Extracted data entries
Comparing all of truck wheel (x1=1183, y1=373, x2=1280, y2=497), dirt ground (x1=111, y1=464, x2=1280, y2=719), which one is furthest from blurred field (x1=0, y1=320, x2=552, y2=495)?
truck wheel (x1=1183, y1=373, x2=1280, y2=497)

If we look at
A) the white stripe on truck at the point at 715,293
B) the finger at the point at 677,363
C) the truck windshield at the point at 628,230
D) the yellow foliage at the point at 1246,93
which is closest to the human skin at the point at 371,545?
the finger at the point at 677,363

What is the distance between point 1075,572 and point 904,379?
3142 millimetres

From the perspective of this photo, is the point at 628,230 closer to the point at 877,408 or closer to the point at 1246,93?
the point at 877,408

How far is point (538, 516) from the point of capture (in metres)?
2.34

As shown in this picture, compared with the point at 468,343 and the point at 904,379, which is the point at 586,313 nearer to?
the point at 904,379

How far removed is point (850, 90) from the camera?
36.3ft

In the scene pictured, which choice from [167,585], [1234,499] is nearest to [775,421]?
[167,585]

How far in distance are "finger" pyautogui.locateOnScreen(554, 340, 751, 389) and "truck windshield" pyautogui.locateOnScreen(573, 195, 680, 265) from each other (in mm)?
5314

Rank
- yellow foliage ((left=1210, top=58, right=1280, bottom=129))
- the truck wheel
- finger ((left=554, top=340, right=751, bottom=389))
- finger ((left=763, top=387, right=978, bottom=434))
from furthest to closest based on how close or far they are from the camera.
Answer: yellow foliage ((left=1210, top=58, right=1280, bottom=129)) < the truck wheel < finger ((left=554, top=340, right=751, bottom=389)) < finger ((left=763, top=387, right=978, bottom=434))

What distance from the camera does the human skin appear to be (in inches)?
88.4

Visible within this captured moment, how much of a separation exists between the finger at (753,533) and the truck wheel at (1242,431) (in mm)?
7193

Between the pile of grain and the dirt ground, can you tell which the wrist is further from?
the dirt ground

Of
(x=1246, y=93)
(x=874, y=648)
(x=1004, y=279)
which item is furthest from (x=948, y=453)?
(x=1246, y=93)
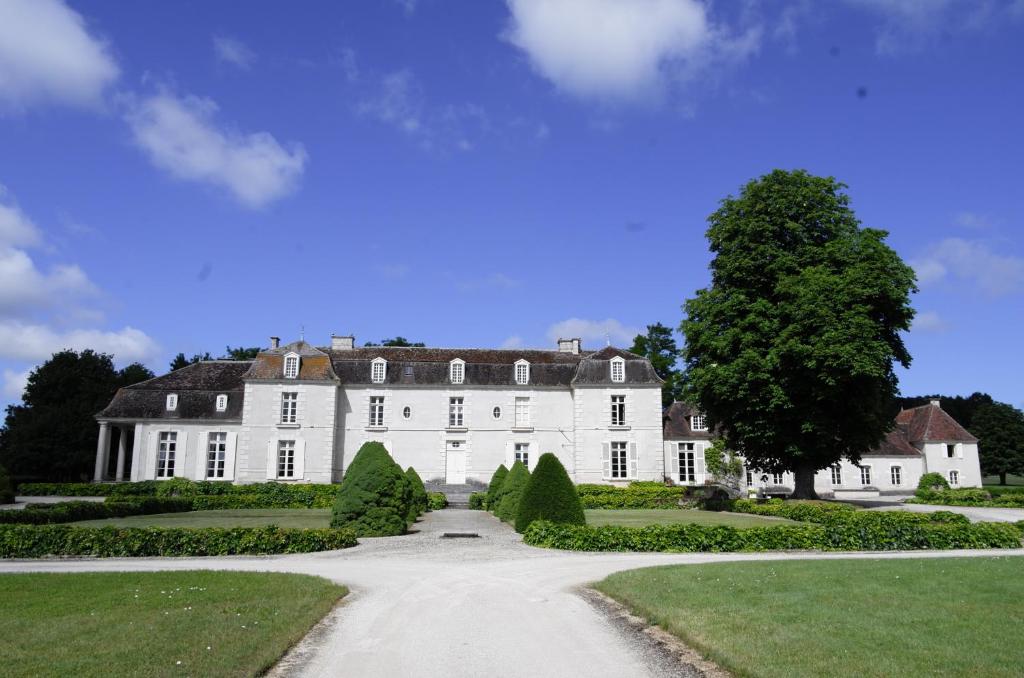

:: Task description ::
Starting at the line containing "If we look at" and going through the last of the items, change every "camera" to "lens" and keep all else the same. Don't include the pictures.

:: Result ::
If we look at
A) the white stripe on truck at the point at 715,293
B) the finger at the point at 677,363
C) the truck windshield at the point at 628,230
D) the yellow foliage at the point at 1246,93
which is closest to the human skin at the point at 371,545?
the finger at the point at 677,363

What is the distance between point 1075,572 and point 904,379?
3142 millimetres

From the perspective of this photo, is the point at 628,230 closer to the point at 877,408 or closer to the point at 1246,93?
the point at 877,408

How far is point (538, 516) from the point of capture (in metres)?
2.34

As shown in this picture, compared with the point at 468,343 and the point at 904,379, which is the point at 586,313 nearer to?
the point at 904,379

How far removed is point (850, 90) from the lens?
36.3ft

In the scene pictured, which choice from [167,585], [1234,499] is nearest to [775,421]?
[167,585]

How far in distance are "finger" pyautogui.locateOnScreen(554, 340, 751, 389) and "truck windshield" pyautogui.locateOnScreen(573, 195, 680, 265) from each other (in mm)?
5314

Rank
- yellow foliage ((left=1210, top=58, right=1280, bottom=129))
- the truck wheel
- finger ((left=554, top=340, right=751, bottom=389))
- finger ((left=763, top=387, right=978, bottom=434))
from furthest to closest based on how close or far they are from the lens.
Answer: yellow foliage ((left=1210, top=58, right=1280, bottom=129)) < the truck wheel < finger ((left=554, top=340, right=751, bottom=389)) < finger ((left=763, top=387, right=978, bottom=434))

What distance from the lens does the human skin appear to be (in inches)?
88.4

Visible within this captured moment, how much of a separation exists between the finger at (753,533) and the truck wheel at (1242,431) (in mm)?
7193

Between the pile of grain and the dirt ground, can you tell which the wrist is further from?
the dirt ground

Of
(x=1246, y=93)
(x=874, y=648)
(x=1004, y=279)
which item is furthest from (x=948, y=453)?
(x=1246, y=93)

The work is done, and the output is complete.